Her şeyden önce vatandaşlık politikasında 'biz' duygusunu artırıcı bir düzenleme yapmalıyız. Gençlere bir perspektif sunmalıyız. Anlamsız 'opsiyon modeli' (Almanya'da dünyaya gelen ve otomatik olarak Alman vatandaşlığını da kazananların 18-23 yaşları arasında tek vatandaşlıkta karar kılmaları) uygulamasını kaldırmalıyız. Çünkü bu gençler kendilerinin bu toplum tarafından istenmedikleri ve kabul görmedikleri duygusu taşıyorlar.

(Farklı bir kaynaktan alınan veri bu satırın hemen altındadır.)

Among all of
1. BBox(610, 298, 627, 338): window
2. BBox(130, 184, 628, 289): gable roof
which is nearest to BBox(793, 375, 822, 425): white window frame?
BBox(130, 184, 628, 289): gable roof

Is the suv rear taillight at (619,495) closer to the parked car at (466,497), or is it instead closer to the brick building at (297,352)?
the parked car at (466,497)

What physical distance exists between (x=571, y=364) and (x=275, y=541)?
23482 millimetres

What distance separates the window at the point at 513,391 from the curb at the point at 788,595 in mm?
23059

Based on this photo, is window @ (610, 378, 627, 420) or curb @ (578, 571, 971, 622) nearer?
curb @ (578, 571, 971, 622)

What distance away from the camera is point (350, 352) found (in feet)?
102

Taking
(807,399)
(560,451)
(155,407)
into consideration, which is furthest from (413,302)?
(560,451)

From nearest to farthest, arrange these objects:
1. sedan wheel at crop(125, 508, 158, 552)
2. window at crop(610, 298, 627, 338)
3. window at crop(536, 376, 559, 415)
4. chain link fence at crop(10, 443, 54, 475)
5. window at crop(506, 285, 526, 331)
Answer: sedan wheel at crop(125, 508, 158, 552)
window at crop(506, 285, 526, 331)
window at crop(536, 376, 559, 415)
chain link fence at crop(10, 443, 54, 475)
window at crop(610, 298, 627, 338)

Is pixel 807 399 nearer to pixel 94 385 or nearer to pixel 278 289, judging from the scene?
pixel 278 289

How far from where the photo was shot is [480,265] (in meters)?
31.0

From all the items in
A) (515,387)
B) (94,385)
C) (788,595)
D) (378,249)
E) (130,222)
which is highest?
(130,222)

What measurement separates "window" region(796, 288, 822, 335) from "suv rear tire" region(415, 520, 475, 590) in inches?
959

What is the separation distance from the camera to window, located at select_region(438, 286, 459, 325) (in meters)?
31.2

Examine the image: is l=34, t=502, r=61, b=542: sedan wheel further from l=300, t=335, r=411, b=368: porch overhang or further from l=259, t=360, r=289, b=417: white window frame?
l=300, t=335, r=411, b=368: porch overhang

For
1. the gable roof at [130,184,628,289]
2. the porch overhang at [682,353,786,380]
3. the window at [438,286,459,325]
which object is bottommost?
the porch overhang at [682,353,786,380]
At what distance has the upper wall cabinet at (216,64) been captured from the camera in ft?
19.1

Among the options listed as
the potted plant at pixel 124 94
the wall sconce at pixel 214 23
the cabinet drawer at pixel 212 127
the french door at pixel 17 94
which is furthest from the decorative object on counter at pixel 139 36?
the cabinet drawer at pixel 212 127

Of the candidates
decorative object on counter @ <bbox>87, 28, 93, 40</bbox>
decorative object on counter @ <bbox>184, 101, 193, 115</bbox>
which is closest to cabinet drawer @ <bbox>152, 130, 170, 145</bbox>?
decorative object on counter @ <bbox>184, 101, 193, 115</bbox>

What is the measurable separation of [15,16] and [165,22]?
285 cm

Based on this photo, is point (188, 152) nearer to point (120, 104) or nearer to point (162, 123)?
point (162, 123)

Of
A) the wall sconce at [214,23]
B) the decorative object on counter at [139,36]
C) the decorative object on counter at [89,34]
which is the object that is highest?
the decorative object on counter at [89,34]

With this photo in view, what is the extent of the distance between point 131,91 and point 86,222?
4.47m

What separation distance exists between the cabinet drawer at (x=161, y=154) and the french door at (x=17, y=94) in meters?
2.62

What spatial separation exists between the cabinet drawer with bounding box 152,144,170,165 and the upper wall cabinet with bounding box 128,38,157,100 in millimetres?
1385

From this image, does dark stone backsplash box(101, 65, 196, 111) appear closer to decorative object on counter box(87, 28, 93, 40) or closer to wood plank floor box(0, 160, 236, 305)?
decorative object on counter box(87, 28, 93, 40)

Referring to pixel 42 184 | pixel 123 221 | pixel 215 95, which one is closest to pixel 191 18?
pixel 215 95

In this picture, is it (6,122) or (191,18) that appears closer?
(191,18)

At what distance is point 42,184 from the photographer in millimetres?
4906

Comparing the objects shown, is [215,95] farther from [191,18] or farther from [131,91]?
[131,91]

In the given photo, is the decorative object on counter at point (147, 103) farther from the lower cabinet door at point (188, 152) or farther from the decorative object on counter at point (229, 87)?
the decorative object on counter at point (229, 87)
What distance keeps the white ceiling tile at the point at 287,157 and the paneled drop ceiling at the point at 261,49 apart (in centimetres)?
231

Neukölln de Wedding gibi kesimlerde 4 kişiden birinin oy hakkı yok. Böyle demokratik katılım olmaz. Bu alanda köklü düşünce değişikliği gerekli.

Aynı durum çifti vatandaşlık için de geçerlidir. Alman vatandaşlığına geçiş beni yıllardır ilgilendirmekte. Çifte vatandaşlık tartışmaları tamamen saçmadır. Alman vatandaşlığına geçenlerin yüzde 50'den fazlasına çifte vatandaşlık hakkı verilmektedir. Diğerlerine niye olmasın? 'Opsiyon modeli'nin kaldırılması, çifte vatandaşlık hakkı verilmesi kesinlikle bir sorun yaratmayacaktır. Aksine 'biz' duygusunu artıracaktır. Almanya'da 6 yıl yasal olarak ikamet edene Alman vatandaşlığı verilmelidir. Göçmenleri ciddiye alma kültürü gelişmetirilmelidir.

Uyum zirvesi ne getirdi?

Soru: Başbakan Angela Merkel, Uyum Zirvesi'ni hayata geçirdi. Bu zirve neler getirdi?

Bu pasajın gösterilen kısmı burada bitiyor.